The study also revealed that alcohol has some of the most disastrous effects on marriage, family finances, and personal health. It also found that, above a certain level, intelligence does not matter. What matters is the kindness and generosity of the people with whom we form relationships. Political ideology does not have any effect on the general satisfaction of our lives. However, more conservative men’s sex lives ended at an average of 68 years of age, while more liberal men had sexual relations into their eighties. The factor that Vaillant returns to again and again is the powerful correlation between the quality of relationships and our health and happiness in old age. One of his main findings, as well as emphasizing what we all already knew, would have pleased Freud: the quality of our relationship with our mothers is crucial throughout adult life. Specifically:

-Men who had warm relationships with their mothers in their childhood earned an average $87,000 more per year than those who were more distanced from their mothers.

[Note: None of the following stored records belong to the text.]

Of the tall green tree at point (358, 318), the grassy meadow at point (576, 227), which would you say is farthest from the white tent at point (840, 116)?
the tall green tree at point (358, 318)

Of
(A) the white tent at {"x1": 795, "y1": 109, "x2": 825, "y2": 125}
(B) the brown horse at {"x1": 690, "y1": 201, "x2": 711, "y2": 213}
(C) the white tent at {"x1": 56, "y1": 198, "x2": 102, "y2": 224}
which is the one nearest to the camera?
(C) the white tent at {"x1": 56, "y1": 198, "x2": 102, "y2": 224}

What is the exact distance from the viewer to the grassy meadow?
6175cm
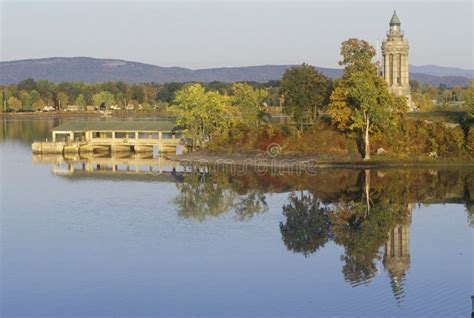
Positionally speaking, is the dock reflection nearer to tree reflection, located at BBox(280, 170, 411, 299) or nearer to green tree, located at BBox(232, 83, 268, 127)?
green tree, located at BBox(232, 83, 268, 127)

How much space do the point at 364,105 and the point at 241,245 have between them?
28.6 metres

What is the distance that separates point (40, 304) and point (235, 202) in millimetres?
21623

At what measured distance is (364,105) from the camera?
198 ft

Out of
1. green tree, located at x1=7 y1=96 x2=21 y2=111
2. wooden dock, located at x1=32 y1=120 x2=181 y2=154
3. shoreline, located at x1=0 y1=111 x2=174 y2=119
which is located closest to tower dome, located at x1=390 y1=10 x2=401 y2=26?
wooden dock, located at x1=32 y1=120 x2=181 y2=154

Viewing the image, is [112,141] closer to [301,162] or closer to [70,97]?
[301,162]

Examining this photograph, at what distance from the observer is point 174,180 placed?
57.0m

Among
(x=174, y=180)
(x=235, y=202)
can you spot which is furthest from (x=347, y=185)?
(x=174, y=180)

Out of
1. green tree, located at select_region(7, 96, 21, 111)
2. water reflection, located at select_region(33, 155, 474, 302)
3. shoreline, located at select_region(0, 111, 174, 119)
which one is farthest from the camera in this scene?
green tree, located at select_region(7, 96, 21, 111)

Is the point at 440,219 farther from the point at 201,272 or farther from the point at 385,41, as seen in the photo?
the point at 385,41

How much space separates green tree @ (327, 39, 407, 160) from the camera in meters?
60.5

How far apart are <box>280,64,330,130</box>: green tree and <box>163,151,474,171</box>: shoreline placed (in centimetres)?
581

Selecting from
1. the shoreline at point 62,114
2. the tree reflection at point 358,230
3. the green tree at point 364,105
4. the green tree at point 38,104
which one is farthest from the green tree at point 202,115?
the green tree at point 38,104

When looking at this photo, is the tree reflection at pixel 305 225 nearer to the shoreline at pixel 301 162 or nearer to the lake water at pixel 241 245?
the lake water at pixel 241 245

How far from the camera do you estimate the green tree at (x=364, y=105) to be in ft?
198
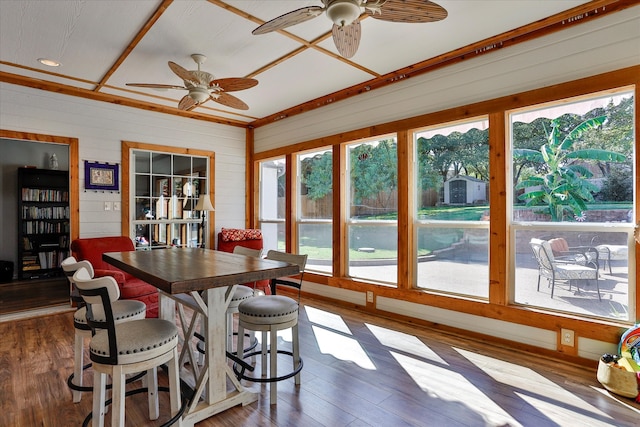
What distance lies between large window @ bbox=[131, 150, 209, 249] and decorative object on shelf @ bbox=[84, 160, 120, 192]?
26 cm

-Men who had poor relationships with their mothers in their childhood tended to develop dementia in old age.

-Well into their professional careers, the relationships with their mothers during their youth – but not with their fathers – were associated with performance at work.

On the other hand, warm relationships with their fathers were directly related to a lower incidence of anxiety, more enjoyment during vacation and “life satisfaction” at the age of 75 (while the relationship with their mothers had no effect on life satisfaction at the age of 75).

But the heart of the study is, categorically, happiness. George Vaillant drew a map of the skies of general health and satisfaction of a full life so that we can study it – and recognize ourselves in it – in perspective. His conclusion, as we see in this interview, is that happiness is not “conforming, keeping up with the Joneses. It is about playing and working, and loving. And loving is probably the most important. Happiness is love.”